* _MATERIAL TO PROCESS_
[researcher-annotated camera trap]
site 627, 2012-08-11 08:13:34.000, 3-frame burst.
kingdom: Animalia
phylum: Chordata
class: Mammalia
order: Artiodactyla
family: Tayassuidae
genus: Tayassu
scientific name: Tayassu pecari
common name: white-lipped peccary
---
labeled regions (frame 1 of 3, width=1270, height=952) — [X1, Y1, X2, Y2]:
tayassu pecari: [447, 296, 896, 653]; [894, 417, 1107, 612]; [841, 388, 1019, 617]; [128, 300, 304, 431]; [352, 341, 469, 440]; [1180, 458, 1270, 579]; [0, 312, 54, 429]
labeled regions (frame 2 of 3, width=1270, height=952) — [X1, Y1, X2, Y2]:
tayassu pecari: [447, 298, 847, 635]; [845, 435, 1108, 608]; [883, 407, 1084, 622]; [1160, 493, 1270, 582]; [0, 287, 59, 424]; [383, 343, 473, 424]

* _YOUR OBJECTIVE_
Write each entry out again. Do not change a word.

* _EXERCISE OUTPUT_
[researcher-annotated camera trap]
site 627, 2012-08-11 08:13:34.000, 3-frame burst.
kingdom: Animalia
phylum: Chordata
class: Mammalia
order: Artiodactyla
family: Tayassuidae
genus: Tayassu
scientific name: Tayassu pecari
common name: white-lipped peccary
---
labeled regions (frame 1 of 3, width=1270, height=952) — [X1, Y1, X2, Y2]:
tayassu pecari: [447, 296, 896, 653]; [894, 417, 1107, 612]; [841, 388, 1019, 617]; [128, 300, 304, 431]; [352, 341, 469, 440]; [1180, 458, 1270, 579]; [0, 312, 54, 429]
labeled regions (frame 2 of 3, width=1270, height=952) — [X1, Y1, X2, Y2]:
tayassu pecari: [447, 298, 847, 635]; [845, 435, 1108, 608]; [883, 407, 1084, 622]; [1160, 493, 1270, 582]; [0, 287, 59, 424]; [383, 343, 473, 424]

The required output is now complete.